> _GIVEN EXERCISE_: Restate the records in their entirety, word for word.

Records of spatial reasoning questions
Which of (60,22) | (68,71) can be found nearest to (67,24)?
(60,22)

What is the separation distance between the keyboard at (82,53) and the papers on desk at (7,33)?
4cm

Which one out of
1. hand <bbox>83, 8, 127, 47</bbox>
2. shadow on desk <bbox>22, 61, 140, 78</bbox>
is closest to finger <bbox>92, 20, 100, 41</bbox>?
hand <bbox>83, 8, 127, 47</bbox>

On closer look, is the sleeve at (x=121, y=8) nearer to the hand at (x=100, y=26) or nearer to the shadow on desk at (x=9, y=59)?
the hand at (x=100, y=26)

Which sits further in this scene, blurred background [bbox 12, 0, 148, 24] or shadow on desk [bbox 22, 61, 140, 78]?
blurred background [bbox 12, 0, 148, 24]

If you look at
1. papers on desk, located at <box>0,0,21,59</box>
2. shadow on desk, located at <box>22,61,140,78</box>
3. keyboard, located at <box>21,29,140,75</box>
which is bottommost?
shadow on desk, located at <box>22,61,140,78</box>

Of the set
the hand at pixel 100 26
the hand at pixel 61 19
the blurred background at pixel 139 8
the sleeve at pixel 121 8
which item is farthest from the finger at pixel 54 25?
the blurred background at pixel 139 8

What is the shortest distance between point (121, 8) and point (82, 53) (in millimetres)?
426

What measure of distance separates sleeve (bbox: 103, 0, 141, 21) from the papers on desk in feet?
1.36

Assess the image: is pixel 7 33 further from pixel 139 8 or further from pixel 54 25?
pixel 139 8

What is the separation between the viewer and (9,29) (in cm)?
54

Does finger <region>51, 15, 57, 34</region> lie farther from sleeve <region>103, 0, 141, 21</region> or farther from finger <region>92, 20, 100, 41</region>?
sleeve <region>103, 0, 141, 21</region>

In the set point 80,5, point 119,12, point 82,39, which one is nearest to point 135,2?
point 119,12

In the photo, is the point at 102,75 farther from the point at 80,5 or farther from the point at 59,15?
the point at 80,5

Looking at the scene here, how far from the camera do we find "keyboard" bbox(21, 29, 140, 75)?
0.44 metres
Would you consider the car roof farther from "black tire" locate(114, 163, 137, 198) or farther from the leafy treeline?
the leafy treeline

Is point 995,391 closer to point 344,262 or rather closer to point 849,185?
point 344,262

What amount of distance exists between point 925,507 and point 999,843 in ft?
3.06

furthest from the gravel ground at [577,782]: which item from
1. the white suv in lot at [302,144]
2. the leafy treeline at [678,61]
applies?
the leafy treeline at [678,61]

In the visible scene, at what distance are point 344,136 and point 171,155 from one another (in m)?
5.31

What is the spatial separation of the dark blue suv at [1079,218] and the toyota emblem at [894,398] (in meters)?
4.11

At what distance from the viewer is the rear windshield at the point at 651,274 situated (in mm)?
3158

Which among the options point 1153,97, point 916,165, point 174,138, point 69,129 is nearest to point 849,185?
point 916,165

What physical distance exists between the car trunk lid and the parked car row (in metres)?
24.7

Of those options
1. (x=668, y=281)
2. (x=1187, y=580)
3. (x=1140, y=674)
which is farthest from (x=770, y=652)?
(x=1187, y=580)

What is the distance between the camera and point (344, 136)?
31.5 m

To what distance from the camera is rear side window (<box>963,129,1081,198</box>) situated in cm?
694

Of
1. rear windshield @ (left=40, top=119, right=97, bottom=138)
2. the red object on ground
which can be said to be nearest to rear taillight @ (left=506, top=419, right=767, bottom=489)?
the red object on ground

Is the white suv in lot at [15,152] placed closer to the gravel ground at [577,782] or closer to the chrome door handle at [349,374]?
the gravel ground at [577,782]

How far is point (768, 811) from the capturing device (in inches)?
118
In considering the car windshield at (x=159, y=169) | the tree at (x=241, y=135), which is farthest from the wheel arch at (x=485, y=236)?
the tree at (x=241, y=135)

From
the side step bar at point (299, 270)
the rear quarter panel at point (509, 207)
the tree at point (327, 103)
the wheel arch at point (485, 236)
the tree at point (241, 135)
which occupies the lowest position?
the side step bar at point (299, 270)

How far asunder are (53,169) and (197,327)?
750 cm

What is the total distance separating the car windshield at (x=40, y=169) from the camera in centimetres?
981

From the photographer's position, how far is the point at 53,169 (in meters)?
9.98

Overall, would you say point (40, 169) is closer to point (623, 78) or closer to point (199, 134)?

> _OUTPUT FOR THIS EXERCISE_:
Which of (60,22) | (68,71) can be found nearest to (67,24)?
(60,22)

What is the separation distance between the keyboard at (82,53) and the papers on desk at (7,33)?
4cm

Which one out of
1. hand <bbox>83, 8, 127, 47</bbox>
2. shadow on desk <bbox>22, 61, 140, 78</bbox>
is closest to finger <bbox>92, 20, 100, 41</bbox>?
hand <bbox>83, 8, 127, 47</bbox>

On closer look, is the sleeve at (x=121, y=8) nearer to the hand at (x=100, y=26) or nearer to the shadow on desk at (x=9, y=59)?
the hand at (x=100, y=26)

Which sits further in this scene, blurred background [bbox 12, 0, 148, 24] or shadow on desk [bbox 22, 61, 140, 78]?
blurred background [bbox 12, 0, 148, 24]

If you look at
1. papers on desk, located at <box>0,0,21,59</box>
2. shadow on desk, located at <box>22,61,140,78</box>
3. keyboard, located at <box>21,29,140,75</box>
which is bottommost?
shadow on desk, located at <box>22,61,140,78</box>

Of the set
the hand at pixel 100 26
the hand at pixel 61 19
the blurred background at pixel 139 8
the sleeve at pixel 121 8
which item is farthest from the finger at pixel 54 25?
the blurred background at pixel 139 8

What is the shortest distance between point (121, 8) and point (82, 53) (in millimetres)?
426

What measure of distance separates sleeve (bbox: 103, 0, 141, 21) from the papers on desk in feet?
1.36

Assess the image: is pixel 7 33 further from pixel 139 8 or further from pixel 54 25?
pixel 139 8

What is the separation between the viewer and (9,29) (in cm)?
54

Does finger <region>51, 15, 57, 34</region> lie farther from sleeve <region>103, 0, 141, 21</region> or farther from finger <region>92, 20, 100, 41</region>?
sleeve <region>103, 0, 141, 21</region>

In the set point 80,5, point 119,12, point 82,39, which one is nearest to point 135,2?
point 119,12

In the photo, is the point at 102,75 farther from the point at 80,5 or farther from the point at 59,15?
the point at 80,5

Looking at the scene here, how far from the camera do we find "keyboard" bbox(21, 29, 140, 75)?
0.44 metres
Would you consider the car roof farther from "black tire" locate(114, 163, 137, 198) or farther from the leafy treeline?
the leafy treeline

Is point 995,391 closer to point 344,262 or rather closer to point 849,185?
point 344,262

What amount of distance exists between point 925,507 and point 999,843 in ft?
3.06

furthest from the gravel ground at [577,782]: which item from
1. the white suv in lot at [302,144]
2. the leafy treeline at [678,61]
applies?
the leafy treeline at [678,61]

In the visible scene, at what distance are point 344,136 and point 171,155 from one another (in m)?
5.31

What is the spatial separation of the dark blue suv at [1079,218] and the toyota emblem at [894,398] (in meters)?
4.11

At what distance from the viewer is the rear windshield at the point at 651,274 situated (in mm)?
3158

Which among the options point 1153,97, point 916,165, point 174,138, point 69,129 is nearest to point 849,185?
point 916,165

What physical distance exists between the car trunk lid and the parked car row (in metres)?
24.7

Of those options
1. (x=668, y=281)
2. (x=1187, y=580)
3. (x=1140, y=674)
which is farthest from (x=770, y=652)?
(x=1187, y=580)

What is the distance between the camera and point (344, 136)?
31.5 m

To what distance from the camera is rear side window (<box>963,129,1081,198</box>) situated in cm?
694

Of
1. rear windshield @ (left=40, top=119, right=97, bottom=138)
2. the red object on ground
which can be said to be nearest to rear taillight @ (left=506, top=419, right=767, bottom=489)?
the red object on ground

Is the white suv in lot at [15,152] placed closer to the gravel ground at [577,782] or closer to the chrome door handle at [349,374]?
the gravel ground at [577,782]

How far is point (768, 811) from the capturing device (in inches)?
118
In considering the car windshield at (x=159, y=169) | the tree at (x=241, y=135), which is farthest from the wheel arch at (x=485, y=236)?
the tree at (x=241, y=135)

From
the side step bar at point (299, 270)
the rear quarter panel at point (509, 207)
the tree at point (327, 103)
the wheel arch at point (485, 236)
the tree at point (241, 135)
which occupies the lowest position?
the side step bar at point (299, 270)

How far asunder are (53,169) and (197,327)?
750 cm

What is the total distance separating the car windshield at (x=40, y=169) from the camera in centimetres?
981

From the photographer's position, how far is the point at 53,169 (in meters)?
9.98

Overall, would you say point (40, 169) is closer to point (623, 78) or closer to point (199, 134)?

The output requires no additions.